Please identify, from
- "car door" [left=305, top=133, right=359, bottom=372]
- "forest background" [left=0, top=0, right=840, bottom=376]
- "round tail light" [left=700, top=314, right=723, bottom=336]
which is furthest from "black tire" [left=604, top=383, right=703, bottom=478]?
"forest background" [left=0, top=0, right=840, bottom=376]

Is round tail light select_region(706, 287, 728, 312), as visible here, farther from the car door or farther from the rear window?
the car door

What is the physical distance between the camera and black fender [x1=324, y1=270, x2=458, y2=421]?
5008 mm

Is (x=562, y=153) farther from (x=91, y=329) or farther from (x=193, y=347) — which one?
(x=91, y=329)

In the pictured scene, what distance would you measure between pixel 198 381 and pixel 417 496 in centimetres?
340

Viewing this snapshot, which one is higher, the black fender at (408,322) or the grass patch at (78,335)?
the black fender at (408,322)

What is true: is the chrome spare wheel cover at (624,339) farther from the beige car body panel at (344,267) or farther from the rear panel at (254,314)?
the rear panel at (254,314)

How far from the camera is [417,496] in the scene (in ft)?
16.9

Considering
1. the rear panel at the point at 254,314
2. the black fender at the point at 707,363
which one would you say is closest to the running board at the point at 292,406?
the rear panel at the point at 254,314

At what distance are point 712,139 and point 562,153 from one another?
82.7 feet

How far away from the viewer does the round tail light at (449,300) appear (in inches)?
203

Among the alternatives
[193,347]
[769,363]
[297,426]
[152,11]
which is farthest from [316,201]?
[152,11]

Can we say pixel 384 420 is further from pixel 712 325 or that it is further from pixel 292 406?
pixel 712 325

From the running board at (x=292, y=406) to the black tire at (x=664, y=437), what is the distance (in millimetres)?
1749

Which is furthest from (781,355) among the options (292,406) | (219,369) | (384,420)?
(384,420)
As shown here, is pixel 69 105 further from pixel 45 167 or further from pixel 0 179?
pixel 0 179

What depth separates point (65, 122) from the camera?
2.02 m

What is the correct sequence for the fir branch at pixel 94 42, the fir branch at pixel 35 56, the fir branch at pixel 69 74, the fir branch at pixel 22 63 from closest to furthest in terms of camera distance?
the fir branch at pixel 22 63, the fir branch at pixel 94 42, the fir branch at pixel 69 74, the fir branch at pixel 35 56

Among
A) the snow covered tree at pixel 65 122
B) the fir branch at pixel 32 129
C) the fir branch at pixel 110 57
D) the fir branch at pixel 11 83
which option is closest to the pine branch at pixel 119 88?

========================================

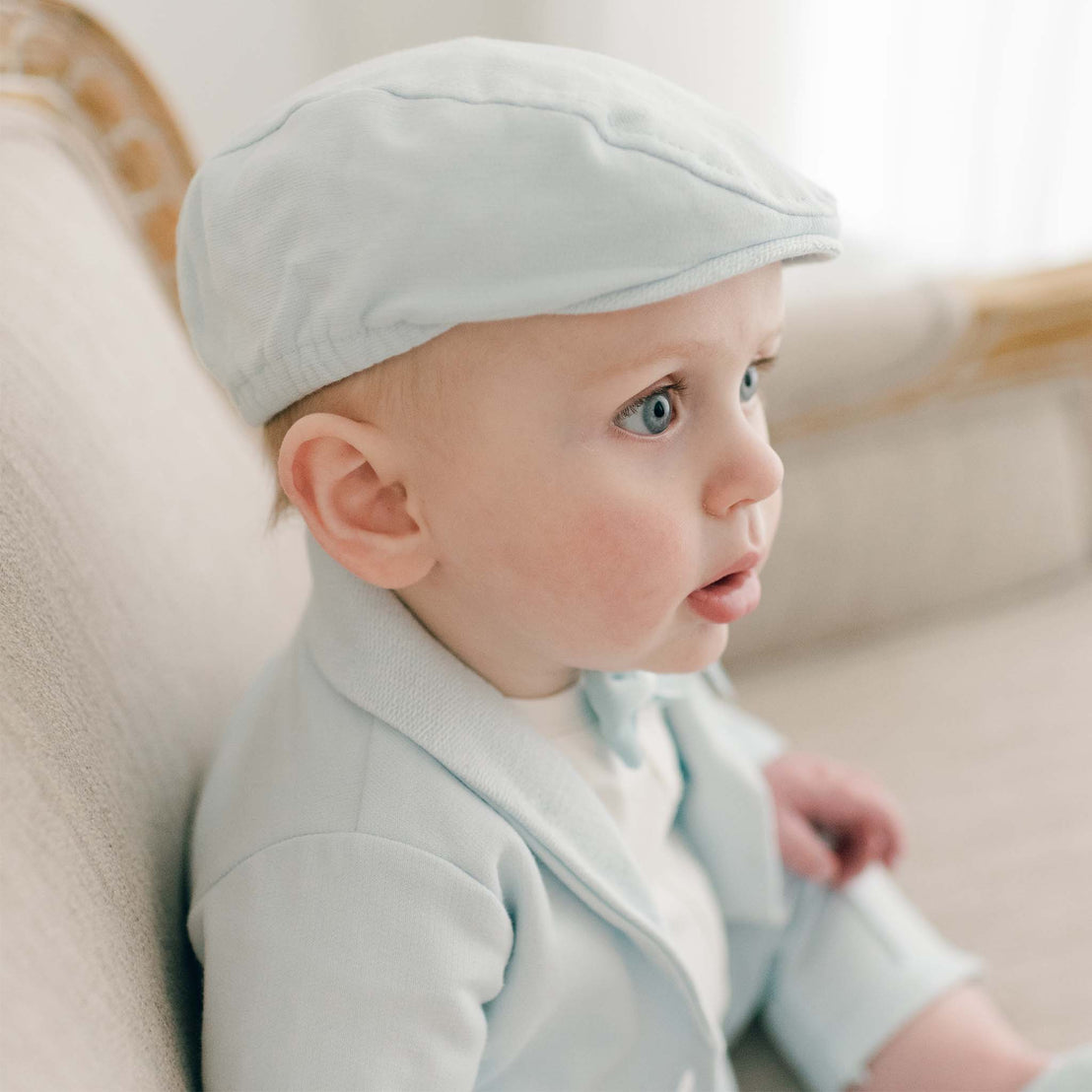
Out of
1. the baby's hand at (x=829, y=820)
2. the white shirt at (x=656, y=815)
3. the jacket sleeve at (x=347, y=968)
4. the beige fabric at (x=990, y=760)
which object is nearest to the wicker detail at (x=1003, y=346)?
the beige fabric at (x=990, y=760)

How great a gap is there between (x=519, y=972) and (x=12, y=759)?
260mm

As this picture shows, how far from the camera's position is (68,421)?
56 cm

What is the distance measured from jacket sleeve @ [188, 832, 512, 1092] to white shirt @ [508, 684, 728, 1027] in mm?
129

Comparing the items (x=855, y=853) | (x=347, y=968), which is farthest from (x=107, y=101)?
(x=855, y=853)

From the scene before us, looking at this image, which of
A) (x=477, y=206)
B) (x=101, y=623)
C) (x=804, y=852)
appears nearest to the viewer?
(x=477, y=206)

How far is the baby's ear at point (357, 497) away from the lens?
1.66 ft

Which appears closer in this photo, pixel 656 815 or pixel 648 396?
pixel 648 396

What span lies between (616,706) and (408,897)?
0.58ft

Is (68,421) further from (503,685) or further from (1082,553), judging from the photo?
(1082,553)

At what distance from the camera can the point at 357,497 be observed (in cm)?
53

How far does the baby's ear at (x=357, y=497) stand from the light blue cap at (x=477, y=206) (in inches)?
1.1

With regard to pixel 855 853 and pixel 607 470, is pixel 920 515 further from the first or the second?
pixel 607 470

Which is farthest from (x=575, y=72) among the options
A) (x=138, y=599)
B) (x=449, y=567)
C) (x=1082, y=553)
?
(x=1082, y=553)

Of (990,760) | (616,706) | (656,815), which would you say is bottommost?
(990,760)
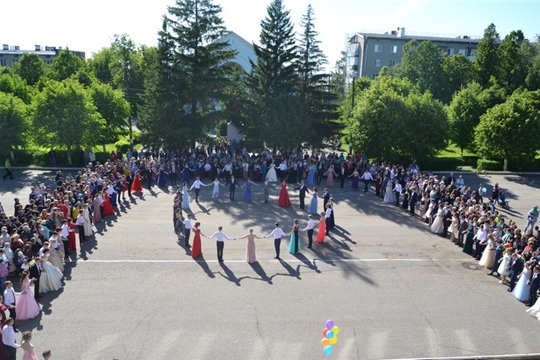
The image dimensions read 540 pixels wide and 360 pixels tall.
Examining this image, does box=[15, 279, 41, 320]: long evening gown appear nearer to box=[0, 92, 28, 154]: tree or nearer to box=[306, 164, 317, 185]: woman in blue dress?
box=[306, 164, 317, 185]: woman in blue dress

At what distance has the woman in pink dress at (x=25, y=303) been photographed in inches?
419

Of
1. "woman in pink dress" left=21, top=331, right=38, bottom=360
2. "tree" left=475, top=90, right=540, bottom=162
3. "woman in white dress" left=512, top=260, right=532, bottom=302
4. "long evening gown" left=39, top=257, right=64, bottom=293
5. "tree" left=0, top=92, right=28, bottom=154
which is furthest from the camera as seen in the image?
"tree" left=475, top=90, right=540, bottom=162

========================================

Show every line of the entries above that contains the string "image", treating uppercase and lowercase as different.

▶ **ANSWER TO THE PROBLEM**
From the scene before us, looking at this image, which of
The image dimensions read 540 pixels wide and 360 pixels tall.
Examining this image, does box=[15, 279, 41, 320]: long evening gown appear nearer to box=[0, 92, 28, 154]: tree or nearer to box=[306, 164, 317, 185]: woman in blue dress?
which is furthest from the camera as seen in the image?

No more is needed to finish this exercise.